The discovery of a hoard in 1912 in the neighbourhood of Poltava near the village of Malaya Pereshchepina was not in itself a rare event, but in its wealth and diversity this hoard far exceeds all others. It is rightfully regarded as one of the richest finds from the period of the nomadic migrations.
Dated to the period between the ancient world and the 7th century AD, the hoard is thought to have belonged to Kuvrat (or Kubrat), Khan of Great Bolgary. The treasure is uncommonly rich, consisting of over 800 pieces, mainly of gold (total weight over 25 kg) and silver (over 50 kg), including 16 gold and 19 silver vessels, a gold rhyton and the remains of another rhyton, the gold facing of a wooden jug, a staff with gold facing, a well-preserved iron sword with an end in the form of a ring and gold facing on the hilt and scabbard, fragments of swords and daggers, gold and silver parts of belts, gold jewellery - a torque, an earring, 7 bracelets and 7 rings with inlays of precious stones (amethysts, sapphires, tiger-eyes, garnets, rock crystal and emeralds), a necklace of gold Byzantine coins, plaques and coins which were for sewing onto clothing, and square gold plaques for the facing of a wooden funeral construction.
The Khazar khanate existed during the early medieval period in the area between the Sea of Azov and the Caspian Sea, and excavations of burial grounds and settlements have produced many interesting finds.
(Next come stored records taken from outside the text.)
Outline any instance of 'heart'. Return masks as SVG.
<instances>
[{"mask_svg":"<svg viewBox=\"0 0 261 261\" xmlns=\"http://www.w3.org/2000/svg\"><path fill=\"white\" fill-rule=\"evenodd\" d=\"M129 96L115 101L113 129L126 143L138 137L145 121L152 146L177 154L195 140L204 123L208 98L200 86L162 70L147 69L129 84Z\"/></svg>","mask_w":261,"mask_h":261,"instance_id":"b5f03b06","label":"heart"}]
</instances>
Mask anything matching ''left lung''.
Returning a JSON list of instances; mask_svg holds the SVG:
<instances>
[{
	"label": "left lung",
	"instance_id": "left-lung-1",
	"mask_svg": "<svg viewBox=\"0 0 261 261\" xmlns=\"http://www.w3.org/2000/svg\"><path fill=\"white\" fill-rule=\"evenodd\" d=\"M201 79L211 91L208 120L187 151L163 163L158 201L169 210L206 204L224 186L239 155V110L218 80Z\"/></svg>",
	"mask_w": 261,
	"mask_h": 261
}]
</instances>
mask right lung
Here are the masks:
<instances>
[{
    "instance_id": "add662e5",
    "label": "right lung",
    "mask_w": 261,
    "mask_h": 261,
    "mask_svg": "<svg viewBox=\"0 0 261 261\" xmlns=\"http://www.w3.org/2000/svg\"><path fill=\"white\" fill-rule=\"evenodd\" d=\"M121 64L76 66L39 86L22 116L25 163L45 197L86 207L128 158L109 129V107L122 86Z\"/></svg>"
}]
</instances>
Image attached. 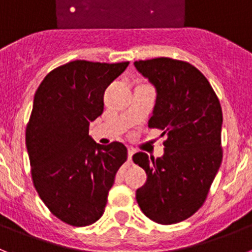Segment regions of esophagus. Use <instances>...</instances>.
Segmentation results:
<instances>
[{
    "mask_svg": "<svg viewBox=\"0 0 252 252\" xmlns=\"http://www.w3.org/2000/svg\"><path fill=\"white\" fill-rule=\"evenodd\" d=\"M134 155V150L132 149V147H129V149H128V161H132V156Z\"/></svg>",
    "mask_w": 252,
    "mask_h": 252,
    "instance_id": "34e87169",
    "label": "esophagus"
}]
</instances>
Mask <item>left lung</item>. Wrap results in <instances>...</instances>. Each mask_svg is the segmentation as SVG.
Instances as JSON below:
<instances>
[{
	"instance_id": "8db88e82",
	"label": "left lung",
	"mask_w": 252,
	"mask_h": 252,
	"mask_svg": "<svg viewBox=\"0 0 252 252\" xmlns=\"http://www.w3.org/2000/svg\"><path fill=\"white\" fill-rule=\"evenodd\" d=\"M134 66L158 92L149 126L166 134L162 158L133 155L147 174L137 189V202L156 223H179L204 205L221 164L220 102L204 74L189 63L158 58L136 61Z\"/></svg>"
}]
</instances>
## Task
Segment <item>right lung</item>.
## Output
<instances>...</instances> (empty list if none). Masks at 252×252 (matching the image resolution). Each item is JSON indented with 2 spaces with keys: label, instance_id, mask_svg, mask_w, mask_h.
Returning a JSON list of instances; mask_svg holds the SVG:
<instances>
[{
  "label": "right lung",
  "instance_id": "add662e5",
  "mask_svg": "<svg viewBox=\"0 0 252 252\" xmlns=\"http://www.w3.org/2000/svg\"><path fill=\"white\" fill-rule=\"evenodd\" d=\"M129 65L70 61L44 77L25 130L33 185L64 223L86 227L102 217L107 194L128 151L120 142L98 145L90 123L103 111V94Z\"/></svg>",
  "mask_w": 252,
  "mask_h": 252
}]
</instances>
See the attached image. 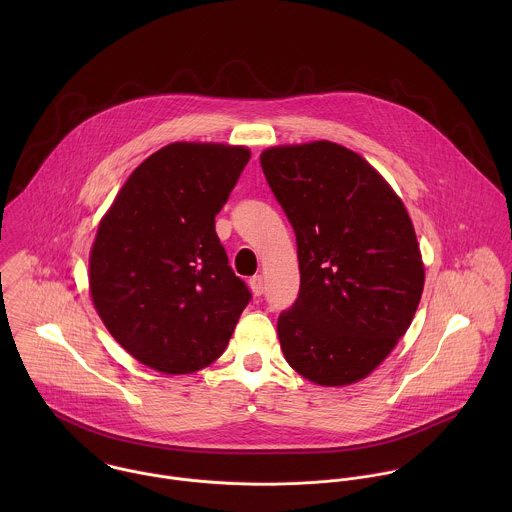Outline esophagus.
I'll list each match as a JSON object with an SVG mask.
<instances>
[{"label":"esophagus","instance_id":"1","mask_svg":"<svg viewBox=\"0 0 512 512\" xmlns=\"http://www.w3.org/2000/svg\"><path fill=\"white\" fill-rule=\"evenodd\" d=\"M264 276H254V278H250V290L254 295H262L264 293Z\"/></svg>","mask_w":512,"mask_h":512}]
</instances>
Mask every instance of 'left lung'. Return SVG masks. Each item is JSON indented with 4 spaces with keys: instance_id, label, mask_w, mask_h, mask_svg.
<instances>
[{
    "instance_id": "left-lung-1",
    "label": "left lung",
    "mask_w": 512,
    "mask_h": 512,
    "mask_svg": "<svg viewBox=\"0 0 512 512\" xmlns=\"http://www.w3.org/2000/svg\"><path fill=\"white\" fill-rule=\"evenodd\" d=\"M260 163L297 242L299 295L278 319L284 357L315 384L359 382L408 331L424 292L410 215L382 175L339 144L270 147Z\"/></svg>"
}]
</instances>
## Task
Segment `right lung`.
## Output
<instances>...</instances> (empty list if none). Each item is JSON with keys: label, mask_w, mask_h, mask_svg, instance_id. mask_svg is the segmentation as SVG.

Most important are the items from the Khazar fortress of Sarkel (834-965) and the Slavic town of Belaya Vezha (existed up to 1173), such as weapons (a flail and arrow-heads), farming tools, domestic objects and ornaments (silver plaques for clothing and belts, ornamented articles of bone, pottery, bronze lamps and glass beads). The imported articles are of no less interest, including a bone comb from a Byzantine workshop and a chess piece (a bishop) from India. Other Khazar fortresses produced stone blocks with drawings and signs.
The burial mounds of the Alans and Bolgars, vassals of the Khazars, also produced rich materials - pottery, farming and blacksmith's tools, and mirrors and amulets found in female burials. There are also 12th century domestic objects and stone steles from the Polovtsy.